In a recent study published in Geophysical Research Journal, the team explores the processes behind the East African Rift System using 3D thermal modeling developed by the study’s first author, Tahiri Rajaonarisson, a postdoctoral researcher at New Mexico Tech who received his Ph.D. at Virginia Tech as a member of the Stamps Lab. Her model suggests that the parallel rift deformation of the rift system is driven by northward mantle flows associated with the Great African Surface, the massive uplift of the mantle that rises from the depths of the Earth beneath southwest Africa and extends northeast across the continent, becoming shallower. . Because it extends north.
Their findings, combined with insights from a study the researchers published in 2021 using the Rajaonarisson modeling technique, can help clarify the scientific debate about which plate driving forces dominate the East African Rift System, explaining both perpendicular deformation and parallel cracking. . Buoyancy in the lithosphere, drag in the mantle, or both.
As a postdoctoral researcher, Stamps began observing the East African system’s unusual parallel rift deformation using data from GPS stations measuring signals from more than 30 satellites orbiting Earth, from a distance of about 25,000 kilometers. His observations have added another layer of complexity to the debate about what drives system errors.
Some scientists theorize that the East Africa Rift is primarily driven by buoyant forces in the lithosphere, which are relatively shallow forces mainly caused by the high topography of the rift system, known as the African Superwell, and the density differences in the lithosphere. Others point to horizontal mantle drag, deeper forces arising from interactions with the mantle flowing horizontally beneath East Africa, as the underlying thrust.
tim Study 2021 He found through 3D computer simulations that the cracks and their deformations could be driven by the combination of the two forces. Their model suggests that buoyant forces in the lithosphere are responsible for the more predictable vertical rift deformation, but these forces cannot explain the anomalous deformation parallel to the fault captured by GPS Stamps measurements.
In the newly published study, Rajaonarison again uses 3D thermomechanical modeling, this time to focus on sources of deformation parallel to the cracks. His models confirmed that the African super plume is responsible for the unusual deformation as well as the seismic anisotropy that parallels the faults observed under the East African Rift System.

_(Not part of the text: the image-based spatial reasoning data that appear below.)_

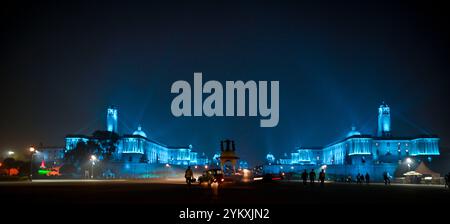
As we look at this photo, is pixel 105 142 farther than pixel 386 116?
No

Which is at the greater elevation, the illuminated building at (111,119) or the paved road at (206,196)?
the illuminated building at (111,119)

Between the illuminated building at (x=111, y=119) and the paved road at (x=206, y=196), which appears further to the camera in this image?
the illuminated building at (x=111, y=119)

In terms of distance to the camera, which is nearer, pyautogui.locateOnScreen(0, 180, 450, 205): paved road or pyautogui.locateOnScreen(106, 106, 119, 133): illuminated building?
pyautogui.locateOnScreen(0, 180, 450, 205): paved road

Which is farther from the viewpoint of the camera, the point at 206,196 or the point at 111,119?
the point at 111,119

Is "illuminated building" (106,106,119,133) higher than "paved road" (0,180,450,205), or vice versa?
"illuminated building" (106,106,119,133)

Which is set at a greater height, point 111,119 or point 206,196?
point 111,119

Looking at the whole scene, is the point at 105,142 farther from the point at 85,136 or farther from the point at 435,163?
the point at 435,163
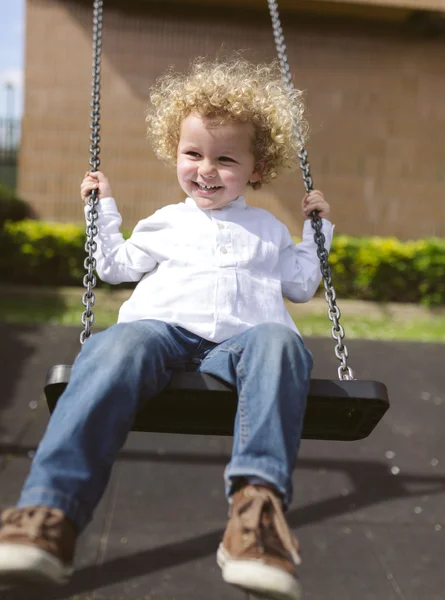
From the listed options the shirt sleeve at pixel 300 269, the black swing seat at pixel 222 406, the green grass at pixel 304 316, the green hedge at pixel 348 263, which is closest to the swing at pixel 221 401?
the black swing seat at pixel 222 406

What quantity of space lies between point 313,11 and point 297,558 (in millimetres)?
9574

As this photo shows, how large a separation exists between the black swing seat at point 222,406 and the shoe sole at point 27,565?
52 centimetres

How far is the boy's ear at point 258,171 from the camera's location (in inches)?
96.9

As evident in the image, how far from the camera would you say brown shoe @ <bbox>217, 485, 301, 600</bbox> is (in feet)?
5.11

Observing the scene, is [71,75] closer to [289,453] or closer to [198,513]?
[198,513]

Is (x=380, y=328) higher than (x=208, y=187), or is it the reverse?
(x=208, y=187)

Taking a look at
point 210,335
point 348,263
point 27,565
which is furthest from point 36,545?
point 348,263

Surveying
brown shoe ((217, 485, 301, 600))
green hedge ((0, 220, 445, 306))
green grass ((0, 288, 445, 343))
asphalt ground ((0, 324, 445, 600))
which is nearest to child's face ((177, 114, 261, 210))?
brown shoe ((217, 485, 301, 600))

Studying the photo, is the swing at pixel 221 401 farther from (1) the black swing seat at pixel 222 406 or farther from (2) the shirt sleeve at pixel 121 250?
(2) the shirt sleeve at pixel 121 250

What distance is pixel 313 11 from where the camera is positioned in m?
9.90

Seismic anisotropy is the orientation or alignment of rocks in a particular direction in response to mantle flows, melt pockets, or pre-existing structures in the lithosphere, Stamps said. In this case, the alignment of the rocks follows northward of the major African mantle flows, indicating the mantle flows as their source.
“We say that mantle flow does not drive orthogonal east-west rifts of multiple deformations, but can cause deformations parallel to the north that are parallel to rifts,” Rajaonarisson said. “We have confirmed previous ideas that buoyancy in the lithosphere drives the rift, but we provide new insights that abnormal deformation can occur in East Africa.”
Knowing more about the processes involved in continental rift, including anomalous ones, will help scientists untangle the complexities behind continental rift, something they have been trying for decades. “We are very pleased with the results of Dr. This Rajaonarison is because it provides new information about the complex processes that shape the Earth’s surface through continental rifts,” said Stamps.
Reference: “Geodynamic Investigations of Lithosphere and Feather Interactions Beneath the East African Rift” by Taheri A. Rajaonarison and Dr. Sarah Stamps, John Nalipov, Andrew Nibbled, and Emmanuelle A. Journal of Geophysics Research, Solid Earth.